Suze Tamaki's life gets turned upside down when her mother suddenly reappears after a ten-year absence. Once Suze gets over her initial cynicism, she thinks it might be cool to get to know her mom. But her older sister Tracie – who has been as much mother as sister at times – is determined to make Suze’s life a misery for even considering it. At school things aren’t much better, as one of her teachers decides the way to cure her apathy about class is to move her into Honors English – a development Suze finds both inspiring and distressing. When she's paired with straight-A student Amanda on an English assignment, she finds herself caring about people’s expectations like she’s never done before.
Suze Tamaki is a Grade 7 slacker whose wry observations about the world around her make her both loveable and relatable.
Joëlle Anthony’s has written a complex and heartwarming story that focuses on the impact of parental abandonment, complicated family relationships and healing. There is a great cast of quirky characters, who are believable and well-crafted.
Readers will discover that Suze Tamaki is a courageous and admirable heroine who gives them insight into what it is really like to be in middle school.
It’s nice to see a kid who neither has it all together or sits at the bottom of the heap... Suze is probably more like most kids, at neither extreme but somewhere in the middle, just trying to make sense of the people and circumstances of her life. She may not always choose well–her recurrent trips to the principal’s office attest to that–and may get distracted and discouraged but she keeps on plugging away.... And Joëlle Anthony ensures the reader comes away with a lesson in stick-with-it-ness, demonstrating that things always resolve themselves somehow, sometimes more and sometimes less positively than you might imagine.

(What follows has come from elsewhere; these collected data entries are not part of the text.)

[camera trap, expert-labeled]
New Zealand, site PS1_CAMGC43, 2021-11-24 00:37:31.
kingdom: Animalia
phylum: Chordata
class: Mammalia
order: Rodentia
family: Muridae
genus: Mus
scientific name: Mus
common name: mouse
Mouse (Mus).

Anthony’s characters, both central and secondary, are fully dimensional, and Suze and Caroline’s frustrations are realistically portrayed as they make awkward attempts at a fresh start... Suze’s dry—borderline sardonic—narration makes for thoroughly entertaining reading as Anthony sympathetically explores the vulnerability of the early teen years.

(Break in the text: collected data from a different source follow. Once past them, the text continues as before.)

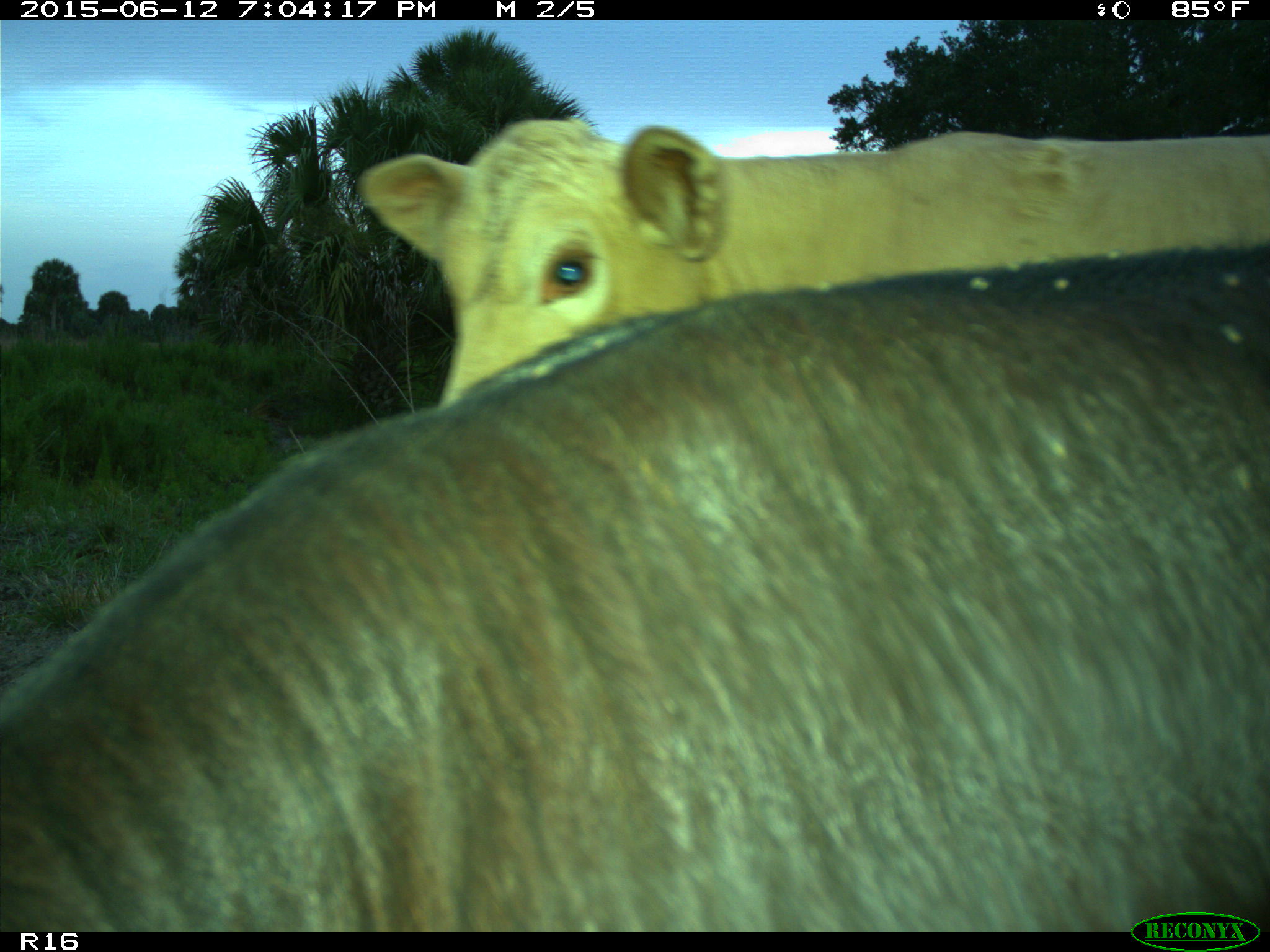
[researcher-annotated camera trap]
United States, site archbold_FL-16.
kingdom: Animalia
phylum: Chordata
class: Mammalia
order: Artiodactyla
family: Bovidae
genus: Bos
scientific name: Bos taurus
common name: domestic cow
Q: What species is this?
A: Bos taurus (domestic cow).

Suze is believable, funny and appealing. Early teen readers (9-12) will identify with the misdemeanours that keep her a frequent visitor to the principal’s office and with her efforts to understand a mother she hasn’t seen since she was two.
[Joëlle Anthony] has created an engaging narrator bound to resonate with readers. Suze is half Anglo, half Japanese, and a Canadian tween through and through. Her missteps, hesitations, and assumptions are universal, and when she faces her toughest challenges, she takes messy but brave leaps that leave her a little more mature than the day before.
A solid story that explores themes of family, abandonment, and belonging.
A Month of Mondays is an intensely readable novel. It is full of fun, bright and natural dialogue. It has a lovable underdog narrator, someone to whom many readers will relate. Highly Recommended.